The kingdom has received the first tranche of 11mn vaccine doses it has ordered for the H1N1 flu.
Authorities were to begin vaccinating hundreds of thousands of health and other Haj workers as well as domestic pilgrims against swine flu from next week, said a senior Saudi health official.
Anyone working on the annual Haj pilgrimage to Makkah and Madinah was being strongly urged to get vaccinated, said Dr Ziad Memish, the assistant deputy health minister for preventive medicine.
“The priority is for local pilgrims,” he said, referring to the estimated 1mn plus Saudis and residents of the country who will embark on the Haj.
The vaccines will also be made available - but not mandatory - for health workers, hundreds of thousands of government and private sector workers dealing with the Haj, and residents of the holy cities of Makkah and Madinah, he said.
The Haj, which this year is from November 25 to 29, swells the region in western Saudi Arabia with about 3mn pilgrims from around 80 countries, including more than 1mn from inside the country.
Swine flu deaths have reached 62 in the kingdom, most of them involving people with other health problems, Memish said.

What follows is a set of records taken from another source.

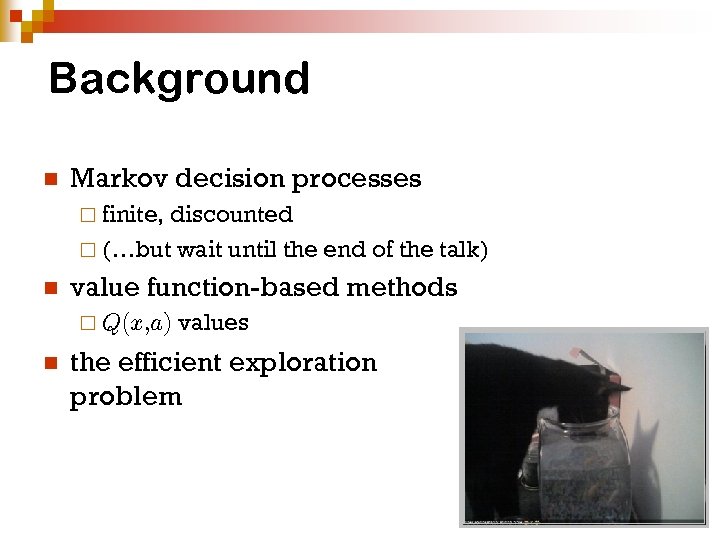 Background

Markov decision processes

finite, discounted

(…but wait until the end of the talk)

value function-based methods

$Q(x,a)$ values

the efficient exploration problem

Confirmed cases are close to 7,000 since the first case was reported on June 3, while clinically diagnosed cases, which Memish said are more indicative of the presence of the disease, are between 22,000 and 23,000.
Despite concerns about the disease the Haj will go ahead without any forced restrictions on pilgrims, tens of thousands of whom have already arrived in the country for the event.
Memish said the low level of cases during the peak Umrah minor pilgrimage period in August and September, only 26 proven swine flu infections among millions of pilgrims, gave them confidence that the Haj will not experience a major outbreak.
“We don’t envision anything disastrous,” he said.
Dr Shahul Ebrahim, an epidemiologist with the US Centres for Disease Control and Prevention who is assisting the Saudi health ministry during the Haj, said that close monitoring of pilgrims and the widespread use of face masks and hand cleaners should be able to stall the disease’s spread.